Work to be completed —
Below are records; reproduce exactly the lines from the first through the one containing "FBC-38/17-M12x60-8.8-HDG | 552623".
>>>
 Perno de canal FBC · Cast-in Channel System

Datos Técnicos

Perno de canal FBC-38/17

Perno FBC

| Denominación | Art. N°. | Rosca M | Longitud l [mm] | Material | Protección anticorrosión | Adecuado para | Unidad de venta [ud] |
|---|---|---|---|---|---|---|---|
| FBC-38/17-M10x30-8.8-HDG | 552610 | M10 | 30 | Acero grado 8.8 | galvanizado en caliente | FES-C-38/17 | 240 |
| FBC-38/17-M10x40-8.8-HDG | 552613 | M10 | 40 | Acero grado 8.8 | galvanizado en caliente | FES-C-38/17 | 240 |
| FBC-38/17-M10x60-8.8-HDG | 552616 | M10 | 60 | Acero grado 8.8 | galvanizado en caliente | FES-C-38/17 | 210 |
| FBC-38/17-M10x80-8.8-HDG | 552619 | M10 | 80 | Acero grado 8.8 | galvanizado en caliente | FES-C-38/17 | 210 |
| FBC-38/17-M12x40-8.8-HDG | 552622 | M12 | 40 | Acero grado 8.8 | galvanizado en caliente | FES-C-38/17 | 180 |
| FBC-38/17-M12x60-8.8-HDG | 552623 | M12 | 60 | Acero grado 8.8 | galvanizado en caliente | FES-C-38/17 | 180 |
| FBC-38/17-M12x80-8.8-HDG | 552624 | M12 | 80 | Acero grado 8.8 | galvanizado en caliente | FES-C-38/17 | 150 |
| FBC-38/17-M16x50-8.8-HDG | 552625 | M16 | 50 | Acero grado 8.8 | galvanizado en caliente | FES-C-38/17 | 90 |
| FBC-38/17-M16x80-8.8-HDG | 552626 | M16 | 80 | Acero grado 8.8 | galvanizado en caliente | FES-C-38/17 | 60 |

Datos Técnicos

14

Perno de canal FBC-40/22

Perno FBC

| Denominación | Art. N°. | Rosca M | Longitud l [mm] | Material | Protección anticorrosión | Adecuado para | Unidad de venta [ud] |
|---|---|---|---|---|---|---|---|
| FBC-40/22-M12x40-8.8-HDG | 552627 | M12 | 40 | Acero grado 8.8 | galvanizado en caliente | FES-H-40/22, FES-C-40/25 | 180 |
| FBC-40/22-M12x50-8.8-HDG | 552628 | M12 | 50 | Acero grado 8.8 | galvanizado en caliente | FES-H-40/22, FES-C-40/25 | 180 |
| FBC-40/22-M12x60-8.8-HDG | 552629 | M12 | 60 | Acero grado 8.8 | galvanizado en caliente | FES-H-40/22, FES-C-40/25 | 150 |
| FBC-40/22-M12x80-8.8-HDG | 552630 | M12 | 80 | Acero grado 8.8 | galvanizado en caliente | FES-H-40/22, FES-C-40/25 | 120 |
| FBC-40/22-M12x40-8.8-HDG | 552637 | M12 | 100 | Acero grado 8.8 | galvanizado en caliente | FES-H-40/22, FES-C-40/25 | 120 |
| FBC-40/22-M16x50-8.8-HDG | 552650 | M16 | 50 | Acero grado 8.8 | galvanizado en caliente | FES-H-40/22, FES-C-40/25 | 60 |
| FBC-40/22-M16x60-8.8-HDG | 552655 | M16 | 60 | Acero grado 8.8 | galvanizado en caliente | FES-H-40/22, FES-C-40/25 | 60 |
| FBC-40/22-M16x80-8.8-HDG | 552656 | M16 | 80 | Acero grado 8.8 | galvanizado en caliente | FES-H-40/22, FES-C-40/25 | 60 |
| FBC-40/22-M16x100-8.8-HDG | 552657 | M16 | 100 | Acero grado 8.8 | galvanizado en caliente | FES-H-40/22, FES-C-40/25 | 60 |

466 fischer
<<<
Task answer —
 Perno de canal FBC · Cast-in Channel System

Datos Técnicos

Perno de canal FBC-38/17

Perno FBC

| Denominación | Art. N°. | Rosca M | Longitud l [mm] | Material | Protección anticorrosión | Adecuado para | Unidad de venta [ud] |
|---|---|---|---|---|---|---|---|
| FBC-38/17-M10x30-8.8-HDG | 552610 | M10 | 30 | Acero grado 8.8 | galvanizado en caliente | FES-C-38/17 | 240 |
| FBC-38/17-M10x40-8.8-HDG | 552613 | M10 | 40 | Acero grado 8.8 | galvanizado en caliente | FES-C-38/17 | 240 |
| FBC-38/17-M10x60-8.8-HDG | 552616 | M10 | 60 | Acero grado 8.8 | galvanizado en caliente | FES-C-38/17 | 210 |
| FBC-38/17-M10x80-8.8-HDG | 552619 | M10 | 80 | Acero grado 8.8 | galvanizado en caliente | FES-C-38/17 | 210 |
| FBC-38/17-M12x40-8.8-HDG | 552622 | M12 | 40 | Acero grado 8.8 | galvanizado en caliente | FES-C-38/17 | 180 |
| FBC-38/17-M12x60-8.8-HDG | 552623 | M12 | 60 | Acero grado 8.8 | galvanizado en caliente | FES-C-38/17 | 180 |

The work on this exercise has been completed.